Re: [PATCH 2/2] Add batched discard support for ext4.

Ric Wheeler <rwheeler@xxxxxxxxxx> · Sat, 24 Apr 2010 13:04:53 -0400

On 04/24/2010 11:03 AM, Greg Freemyer wrote:
On Sat, Apr 24, 2010 at 10:43 AM, Eric Sandeen<sandeen@xxxxxxxxxx>  wrote:

Greg Freemyer wrote:

On Sat, Apr 24, 2010 at 9:48 AM, Ric Wheeler<rwheeler@xxxxxxxxxx>  wrote:

On 04/24/2010 09:24 AM, Greg Freemyer wrote:

...

I know I've been arguing against this patch for the single SSD case
and I still think that use case should be handled by userspace as
hdparm/wiper.sh currently does.  In particular for those extreme
scenarios with JBOD SSDs, the user space solution wins because it
knows how to optimize the trim calls via vectorized ranges in the
payload.

I think that you have missed the broader point. This is not on by default,
so you can mount without discard and use whatever user space utility you
like at your discretion.

ric

Ric,

I was trying to say the design should be driven by the large discard
range use case, not the potentially pathological small discard range
use case that would only benefit SSDs.

Greg

Bear in mind that this patch makes the discard range requests substantially
-larger- than what mount -o discard does on ext4 today, in fact that was
a main goal.

If the kernel could assemble vectors of ranges and pass them down, I think it
could be extended to use that as well.

-Eric

Eric/Ric,

I was responding to the Lukas latest post which stated:

==
And also, currently I am rewriting the patch do use rbtree instead of the
bitmap, because there were some concerns of memory consumption. It is a
question whether or not the rbtree will be more memory friendly.
Generally I think that in most "normal" cases it will, but there are some
extreme scenarios, where the rbtree will be much worse. Any comment on
this ?
==

If one optimizes for large discard ranges and ignores the pathological
cases only beneficial to SSDs, then a rbtree wins.

Correct?

Greg

Let's summarize.

1. Everyone agrees that doing larger discard instead of little discards 
is a good thing.

2. Some devices care about this more than others (various types of SSD's 
and arrays have different designs and performance with discards). Some 
devices do small discards well, others don't.

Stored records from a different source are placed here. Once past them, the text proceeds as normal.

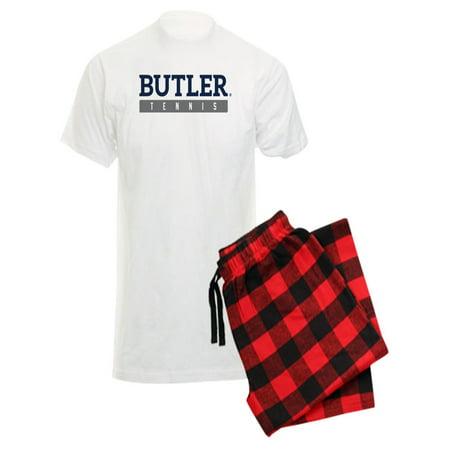 2c92f503fa CafePress - CafePress - Butler Bulldogs Tennis Pajamas - Men's Light  Pajamas - Walmart.com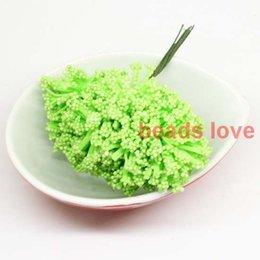 (144pcs lot) Sale!! big foam leeks Green flower Chives Flower with wire stem wedding flowers (w03315)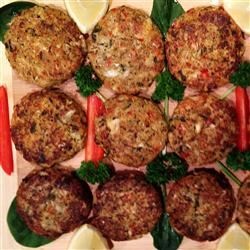 Cajun Crab Cakes (No Breadcrumbs)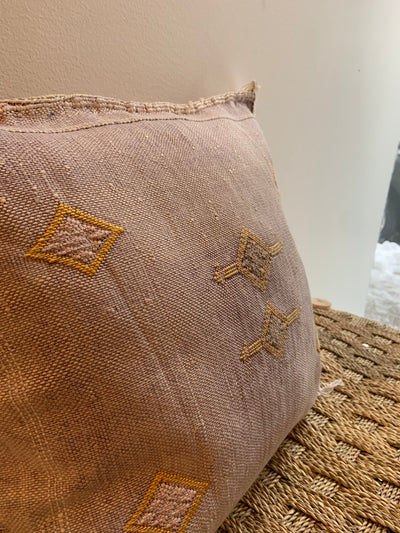 lilac moroccan pillow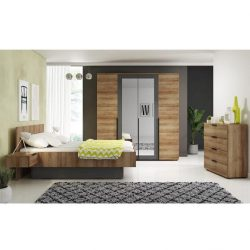 Hálószoba, szekrény+ágy+2 éjjeliszekrény, tölgyfa + fehér, MEDIOLAN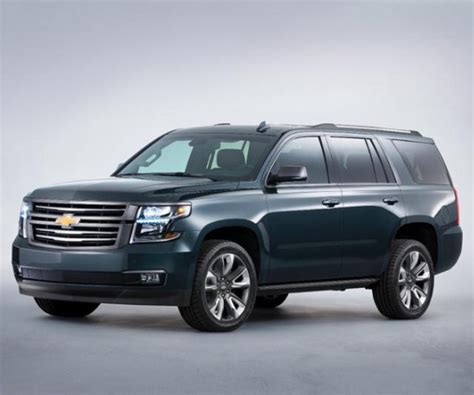 2017 Chevrolet Tahoe Trims  Limited Become Premier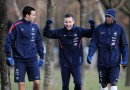 Yohan Cabaye, forfait pour l'Equipe de France, Karim Benzema ?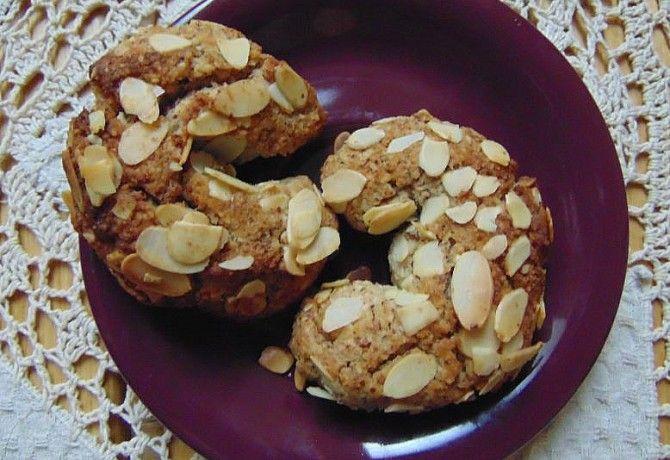 Top 7 cukor- és gluténmentes aprósütemény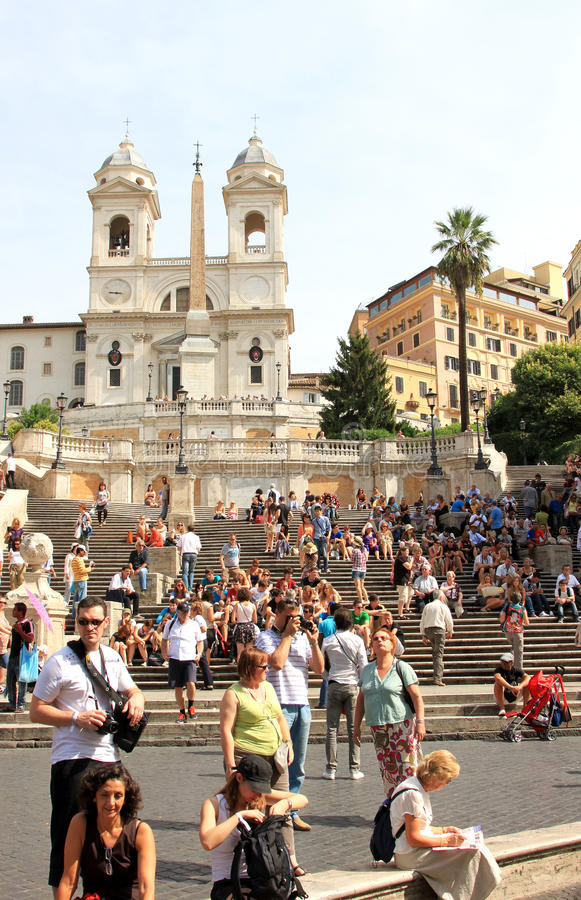 Spaanse Stappen van Piazza Di Spagna, Rome stock afbeelding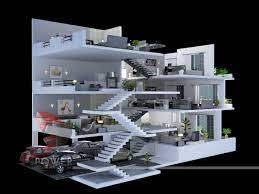 Most Reliable Architectural 3D Modeling for your Real Estate Project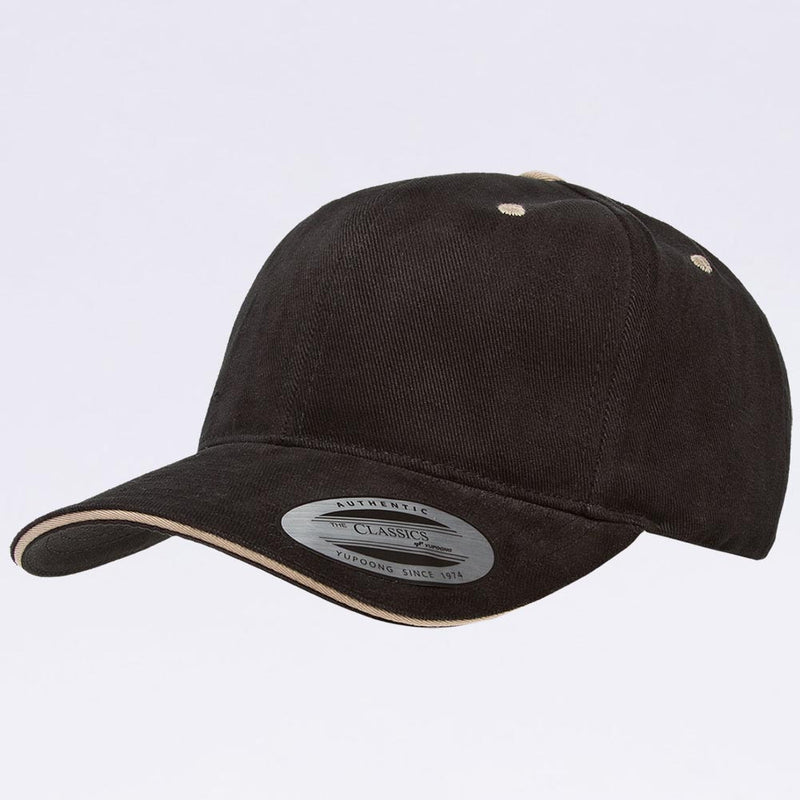 Wholesale Hats - Yupoong 6262SV Black Khaki Sandwich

3. How you get to those bigger discards in our implementation - using a 
series of single range requests, using vectored requests, tracking 
extents that can be combined in an rbtree or not - is something that we 
are working on. Using rbtrees versus a bitmap efficiency is about DRAM 
consumption, not performance of the resulting discard on the target.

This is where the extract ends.